On the bank of the river. Nice find!


----------



## garhtr (Jan 12, 2009)

Snakecharmer said:


> On the bank of the river. Nice find!


 You're in the ballpark  but please be a "little" more specific 
Good luck and good fishing !


----------



## Snakecharmer (Apr 9, 2008)

garhtr said:


> You're in the ballpark  but please be a "little" more specific
> Good luck and good fishing !


That's the best I got.....Good job in trying to get it back to the rightful owner....When I find lures they're always rusty and junk...You found some good ones...


----------



## 9Left (Jun 23, 2012)

I hope they get back to the rightful owner…lord knows that garhtr doesn't know how to use them on a fly rod…


----------



## garhtr (Jan 12, 2009)

9Left said:


> garhtr doesn't know how to use them


 That's the sad part-- if those lures don't find their way home they'll never see the water 
Probably should have left them on the river for some spinning guy to wander along.
Why can't I find a big box of flys ? 
Good luck and good fishing !


----------



## Saugeye Tom (Oct 6, 2010)

garhtr said:


> That's the sad part-- if those lures don't find their way home they'll never see the water
> Probably should have left them on the river for some spinning guy to wander along.
> Why can't I find a big box of flys ?
> Good luck and good fishing !


Little mia.i river.

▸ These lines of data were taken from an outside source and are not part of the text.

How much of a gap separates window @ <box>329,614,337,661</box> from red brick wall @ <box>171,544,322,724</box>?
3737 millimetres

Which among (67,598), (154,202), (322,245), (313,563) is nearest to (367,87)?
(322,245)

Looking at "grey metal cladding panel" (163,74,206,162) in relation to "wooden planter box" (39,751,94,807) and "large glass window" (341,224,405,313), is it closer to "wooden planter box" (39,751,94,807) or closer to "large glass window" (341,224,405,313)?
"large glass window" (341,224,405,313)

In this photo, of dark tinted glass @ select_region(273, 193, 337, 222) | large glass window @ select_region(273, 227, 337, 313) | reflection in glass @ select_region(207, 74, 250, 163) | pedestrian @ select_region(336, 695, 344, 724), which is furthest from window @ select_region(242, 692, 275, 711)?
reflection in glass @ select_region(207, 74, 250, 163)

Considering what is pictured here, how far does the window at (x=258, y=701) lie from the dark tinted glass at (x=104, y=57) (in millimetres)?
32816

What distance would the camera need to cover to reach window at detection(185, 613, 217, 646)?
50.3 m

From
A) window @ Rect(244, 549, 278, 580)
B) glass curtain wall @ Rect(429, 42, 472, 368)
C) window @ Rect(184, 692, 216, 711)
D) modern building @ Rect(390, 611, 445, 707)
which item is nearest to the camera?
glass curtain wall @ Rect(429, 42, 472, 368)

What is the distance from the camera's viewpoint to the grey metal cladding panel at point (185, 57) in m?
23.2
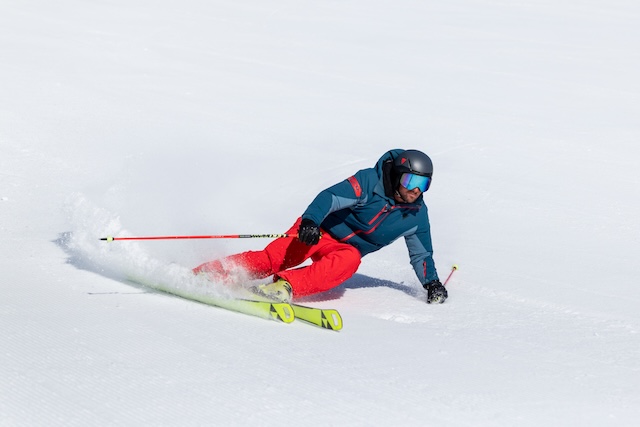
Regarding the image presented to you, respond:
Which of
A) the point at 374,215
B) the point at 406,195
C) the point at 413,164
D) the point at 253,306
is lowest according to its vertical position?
the point at 253,306

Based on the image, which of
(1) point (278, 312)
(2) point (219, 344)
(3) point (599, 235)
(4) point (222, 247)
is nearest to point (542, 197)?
(3) point (599, 235)

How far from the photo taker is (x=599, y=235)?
24.7 feet

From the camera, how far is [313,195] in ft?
28.0

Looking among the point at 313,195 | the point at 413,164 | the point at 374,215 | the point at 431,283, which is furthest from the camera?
the point at 313,195

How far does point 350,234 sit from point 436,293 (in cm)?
70

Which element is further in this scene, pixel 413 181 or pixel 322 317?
pixel 413 181

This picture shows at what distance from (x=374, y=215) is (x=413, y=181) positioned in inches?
16.0

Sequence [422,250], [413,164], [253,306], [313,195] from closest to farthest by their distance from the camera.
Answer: [253,306]
[413,164]
[422,250]
[313,195]

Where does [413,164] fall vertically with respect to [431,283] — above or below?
above

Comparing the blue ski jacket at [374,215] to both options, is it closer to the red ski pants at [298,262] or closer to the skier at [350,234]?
the skier at [350,234]

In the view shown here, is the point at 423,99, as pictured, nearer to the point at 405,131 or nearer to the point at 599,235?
the point at 405,131

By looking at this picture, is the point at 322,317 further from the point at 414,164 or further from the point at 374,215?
the point at 414,164

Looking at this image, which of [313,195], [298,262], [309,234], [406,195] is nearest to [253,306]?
[309,234]

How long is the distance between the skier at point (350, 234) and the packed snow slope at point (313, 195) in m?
0.27
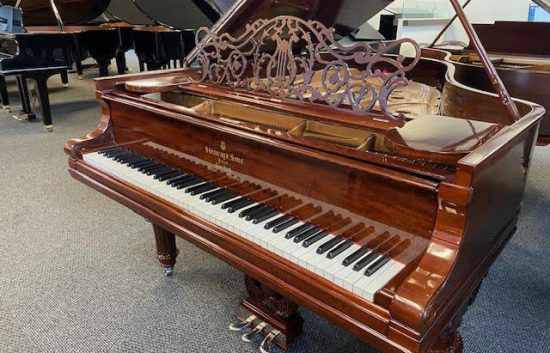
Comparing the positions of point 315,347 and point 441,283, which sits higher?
point 441,283

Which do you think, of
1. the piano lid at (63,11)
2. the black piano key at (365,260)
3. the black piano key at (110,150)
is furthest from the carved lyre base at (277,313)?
the piano lid at (63,11)

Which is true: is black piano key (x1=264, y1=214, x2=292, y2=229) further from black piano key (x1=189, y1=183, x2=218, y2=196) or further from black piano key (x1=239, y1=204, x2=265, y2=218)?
black piano key (x1=189, y1=183, x2=218, y2=196)

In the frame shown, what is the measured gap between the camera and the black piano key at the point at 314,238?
1.37m

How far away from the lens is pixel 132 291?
2.47m

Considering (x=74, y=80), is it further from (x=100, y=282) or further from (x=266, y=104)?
(x=266, y=104)

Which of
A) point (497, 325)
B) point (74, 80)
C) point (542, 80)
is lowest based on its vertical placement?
point (497, 325)

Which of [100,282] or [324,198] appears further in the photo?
[100,282]

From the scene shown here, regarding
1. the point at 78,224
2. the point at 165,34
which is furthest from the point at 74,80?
the point at 78,224

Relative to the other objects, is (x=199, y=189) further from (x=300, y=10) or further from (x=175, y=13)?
(x=175, y=13)

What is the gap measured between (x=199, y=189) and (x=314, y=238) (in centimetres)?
61

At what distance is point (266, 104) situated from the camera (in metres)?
1.81

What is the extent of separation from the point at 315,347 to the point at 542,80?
237cm

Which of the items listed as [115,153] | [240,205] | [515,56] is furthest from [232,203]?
[515,56]

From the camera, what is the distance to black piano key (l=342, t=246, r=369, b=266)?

South


----------



## garhtr (Jan 12, 2009)

Saugeye Tom said:


> Little mia.i river. South


Lmr south is a Big Area  Which side ???
Good guess though.

Good luck and good fishing !


----------



## Saugeye Tom (Oct 6, 2010)

garhtr said:


> Lmr south is a Big Area  Which side ???
> Good guess though.
> 
> Good luck and good fishing !


West


----------



## garhtr (Jan 12, 2009)

Saugeye Tom said:


> West


 Must be yours  but why were you trespassing in my spot's, you sure don't see me up north traipsing around catching your fish. 
Good luck and good fishing


----------



## Saugeye Tom (Oct 6, 2010)

garhtr said:


> Must be yours  but why were you trespassing in my spot's, you sure don't see me up north traipsing around catching your fish.
> Good luck and good fishing


I HAD PERMISSION FROM THE FARMERS WIFE


----------



## Legend killer (Apr 20, 2011)

What's the odds of the person being on here? I would have left it


----------



## garhtr (Jan 12, 2009)

Legend killer said:


> I would have left it


Good call-- unfortunately it would be in the Mississippi river or Gulf of Mexico by now, river was coming up pretty fast !
Maybe I'll take it back and toss it on the bank amongst the rest of the trash.
Good luck and good fishing


----------



## Saugeye Tom (Oct 6, 2010)

garhtr said:


> Good call-- unfortunately it would be in the Mississippi river or Gulf of Mexico by now, river was coming up pretty fast !
> Maybe I'll take it back and toss it on the bank amongst the rest of the trash.
> Good luck and good fishing


West little Miami!!!!!!!


----------



## garhtr (Jan 12, 2009)

^^^^
Nobody claimed it-- you want it ???


----------



## Saugeye Tom (Oct 6, 2010)

Lol. No thanks. I have way to many lurs as it is


----------



## Saugeye Tom (Oct 6, 2010)

garhtr said:


> ^^^^
> Nobody claimed it-- you want it ???


Lol


----------